_Available data_

________________

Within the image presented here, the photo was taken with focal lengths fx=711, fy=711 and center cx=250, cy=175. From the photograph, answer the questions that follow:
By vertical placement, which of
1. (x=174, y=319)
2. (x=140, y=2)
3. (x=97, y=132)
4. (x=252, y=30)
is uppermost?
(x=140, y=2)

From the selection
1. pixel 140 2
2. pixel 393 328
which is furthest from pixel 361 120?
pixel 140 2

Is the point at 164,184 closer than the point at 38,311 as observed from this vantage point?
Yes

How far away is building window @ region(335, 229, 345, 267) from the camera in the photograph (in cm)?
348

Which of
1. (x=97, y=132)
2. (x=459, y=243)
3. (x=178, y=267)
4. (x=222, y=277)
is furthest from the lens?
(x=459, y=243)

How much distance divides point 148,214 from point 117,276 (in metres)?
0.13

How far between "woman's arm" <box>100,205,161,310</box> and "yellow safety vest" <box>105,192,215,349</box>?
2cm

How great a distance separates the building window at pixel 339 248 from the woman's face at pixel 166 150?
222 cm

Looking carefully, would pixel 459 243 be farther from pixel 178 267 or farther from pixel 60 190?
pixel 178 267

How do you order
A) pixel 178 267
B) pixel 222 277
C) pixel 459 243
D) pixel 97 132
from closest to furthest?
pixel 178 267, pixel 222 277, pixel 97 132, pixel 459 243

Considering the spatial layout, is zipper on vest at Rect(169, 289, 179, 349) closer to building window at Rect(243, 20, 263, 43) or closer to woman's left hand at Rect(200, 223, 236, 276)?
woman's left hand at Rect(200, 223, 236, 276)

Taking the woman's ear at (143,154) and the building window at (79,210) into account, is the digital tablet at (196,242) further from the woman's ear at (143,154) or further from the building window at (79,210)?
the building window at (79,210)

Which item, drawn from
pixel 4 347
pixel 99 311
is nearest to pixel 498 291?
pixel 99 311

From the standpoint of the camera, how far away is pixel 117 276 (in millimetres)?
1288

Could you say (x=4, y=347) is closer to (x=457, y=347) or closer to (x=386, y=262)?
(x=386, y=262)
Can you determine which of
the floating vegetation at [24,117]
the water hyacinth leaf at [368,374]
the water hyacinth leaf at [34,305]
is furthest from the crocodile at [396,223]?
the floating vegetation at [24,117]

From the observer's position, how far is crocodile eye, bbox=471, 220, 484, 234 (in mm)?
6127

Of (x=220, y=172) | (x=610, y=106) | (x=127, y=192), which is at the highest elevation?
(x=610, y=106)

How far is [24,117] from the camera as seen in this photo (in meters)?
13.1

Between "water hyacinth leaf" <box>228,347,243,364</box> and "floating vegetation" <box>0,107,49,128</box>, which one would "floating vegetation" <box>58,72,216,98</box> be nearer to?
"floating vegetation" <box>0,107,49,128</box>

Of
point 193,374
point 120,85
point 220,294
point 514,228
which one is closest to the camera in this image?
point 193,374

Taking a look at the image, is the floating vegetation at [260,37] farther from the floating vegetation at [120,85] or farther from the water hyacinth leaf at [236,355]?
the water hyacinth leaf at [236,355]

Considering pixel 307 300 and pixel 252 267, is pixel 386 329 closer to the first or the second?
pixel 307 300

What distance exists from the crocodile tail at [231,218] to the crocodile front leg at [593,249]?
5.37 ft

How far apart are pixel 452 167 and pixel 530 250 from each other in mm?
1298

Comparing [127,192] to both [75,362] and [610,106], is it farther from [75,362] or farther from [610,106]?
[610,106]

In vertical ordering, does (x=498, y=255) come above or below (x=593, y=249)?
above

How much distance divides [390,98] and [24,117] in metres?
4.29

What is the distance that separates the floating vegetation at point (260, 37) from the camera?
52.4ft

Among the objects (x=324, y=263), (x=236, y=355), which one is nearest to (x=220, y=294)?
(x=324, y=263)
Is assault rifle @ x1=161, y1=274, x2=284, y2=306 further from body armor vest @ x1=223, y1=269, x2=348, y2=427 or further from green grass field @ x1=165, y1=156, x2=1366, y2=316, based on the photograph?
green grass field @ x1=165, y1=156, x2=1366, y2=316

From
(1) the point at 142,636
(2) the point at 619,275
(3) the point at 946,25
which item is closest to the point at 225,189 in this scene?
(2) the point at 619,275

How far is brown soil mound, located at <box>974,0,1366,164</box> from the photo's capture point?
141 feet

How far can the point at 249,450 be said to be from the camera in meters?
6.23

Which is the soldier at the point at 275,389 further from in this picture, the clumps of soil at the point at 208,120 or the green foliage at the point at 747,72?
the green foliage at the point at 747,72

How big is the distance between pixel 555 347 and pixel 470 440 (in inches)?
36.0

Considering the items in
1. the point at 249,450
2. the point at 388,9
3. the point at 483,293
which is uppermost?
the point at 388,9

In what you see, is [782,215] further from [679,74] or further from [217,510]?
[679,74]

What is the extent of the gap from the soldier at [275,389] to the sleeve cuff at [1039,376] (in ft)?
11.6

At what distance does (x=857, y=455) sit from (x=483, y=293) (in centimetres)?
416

________________

_What needs to be done_
Rewrite all the rows above, swapping each occurrence of "camera" for "viewer" and leaving every other word unchanged.

_Full response_
Within the image presented here, the photo was taken with focal lengths fx=711, fy=711 and center cx=250, cy=175. From the photograph, answer the questions that follow:
By vertical placement, which of
1. (x=174, y=319)
2. (x=140, y=2)
3. (x=97, y=132)
4. (x=252, y=30)
is uppermost?
(x=140, y=2)

From the selection
1. pixel 140 2
2. pixel 393 328
which is furthest from pixel 361 120?
pixel 140 2

Is the point at 164,184 closer than the point at 38,311 as observed from this vantage point?
Yes

How far away is building window @ region(335, 229, 345, 267) from the viewer in the photograph (in cm)?
348

Which of
1. (x=97, y=132)
2. (x=459, y=243)
3. (x=178, y=267)
4. (x=222, y=277)
is furthest from the lens?
(x=459, y=243)

How much distance divides point 148,214 from point 117,276 (in metres)?
0.13

How far between "woman's arm" <box>100,205,161,310</box> and "yellow safety vest" <box>105,192,215,349</box>?
2cm

How great a distance separates the building window at pixel 339 248 from the woman's face at pixel 166 150?
222 cm

Looking carefully, would pixel 459 243 be farther from pixel 178 267 or farther from pixel 60 190?
pixel 178 267

How do you order
A) pixel 178 267
B) pixel 222 277
C) pixel 459 243
D) pixel 97 132
from closest to furthest?
pixel 178 267, pixel 222 277, pixel 97 132, pixel 459 243

Considering the spatial layout, is zipper on vest at Rect(169, 289, 179, 349) closer to building window at Rect(243, 20, 263, 43) or closer to woman's left hand at Rect(200, 223, 236, 276)?
woman's left hand at Rect(200, 223, 236, 276)

Taking the woman's ear at (143,154) and the building window at (79,210) into account, is the digital tablet at (196,242) further from the woman's ear at (143,154) or further from the building window at (79,210)?
the building window at (79,210)

Which item, drawn from
pixel 4 347
pixel 99 311
is nearest to pixel 498 291?
pixel 99 311

From the standpoint of the viewer, how far away is pixel 117 276 (in millimetres)?
1288

Could you say (x=4, y=347) is closer to (x=457, y=347) or closer to (x=386, y=262)?
(x=386, y=262)
Can you determine which of
the floating vegetation at [24,117]
the water hyacinth leaf at [368,374]
the water hyacinth leaf at [34,305]
is furthest from the crocodile at [396,223]?
the floating vegetation at [24,117]

From the observer's position, how far is crocodile eye, bbox=471, 220, 484, 234 (in mm)?
6127

Of (x=220, y=172) | (x=610, y=106) | (x=127, y=192), which is at the highest elevation?
(x=610, y=106)

How far is [24,117] from the viewer as seen in this photo (in meters)?
13.1

Between "water hyacinth leaf" <box>228,347,243,364</box> and "floating vegetation" <box>0,107,49,128</box>, which one would "floating vegetation" <box>58,72,216,98</box> be nearer to?
"floating vegetation" <box>0,107,49,128</box>

Of
point 193,374
point 120,85
point 220,294
point 514,228
which one is closest to the viewer in this image?
point 193,374

Taking a look at the image, is the floating vegetation at [260,37] farther from the floating vegetation at [120,85] or farther from the water hyacinth leaf at [236,355]?
the water hyacinth leaf at [236,355]

Considering pixel 307 300 and pixel 252 267, is pixel 386 329 closer to the first or the second?
pixel 307 300

What distance exists from the crocodile tail at [231,218] to the crocodile front leg at [593,249]?
5.37 ft

How far apart are pixel 452 167 and pixel 530 250 from each other in mm?
1298

Comparing [127,192] to both [75,362] and [610,106], is it farther from [75,362] or farther from [610,106]?
[610,106]

In vertical ordering, does (x=498, y=255) come above or below (x=593, y=249)?
above

How much distance divides [390,98] and [24,117] in metres?
4.29

What is the distance that separates the floating vegetation at point (260, 37) from the viewer?
52.4ft

Among the objects (x=324, y=263), (x=236, y=355), which one is nearest to (x=220, y=294)?
(x=324, y=263)
Is assault rifle @ x1=161, y1=274, x2=284, y2=306 further from body armor vest @ x1=223, y1=269, x2=348, y2=427 or further from green grass field @ x1=165, y1=156, x2=1366, y2=316, based on the photograph?
green grass field @ x1=165, y1=156, x2=1366, y2=316

From
(1) the point at 142,636
(2) the point at 619,275
(3) the point at 946,25
which item is closest to the point at 225,189 in this scene?
(2) the point at 619,275

How far is brown soil mound, located at <box>974,0,1366,164</box> from the photo's capture point?
141 feet

How far can the point at 249,450 be said to be from the viewer in meters?
6.23

Which is the soldier at the point at 275,389 further from in this picture, the clumps of soil at the point at 208,120 or the green foliage at the point at 747,72?
the green foliage at the point at 747,72

How big is the distance between pixel 555 347 and pixel 470 440 (in inches)?
36.0

Considering the items in
1. the point at 249,450
2. the point at 388,9
3. the point at 483,293
which is uppermost?
the point at 388,9

In what you see, is [782,215] further from [679,74] or further from [217,510]?
[679,74]

What is the extent of the gap from the soldier at [275,389] to the sleeve cuff at [1039,376] (in ft)?
11.6

At what distance does (x=857, y=455) sit from (x=483, y=293) (in centimetres)?
416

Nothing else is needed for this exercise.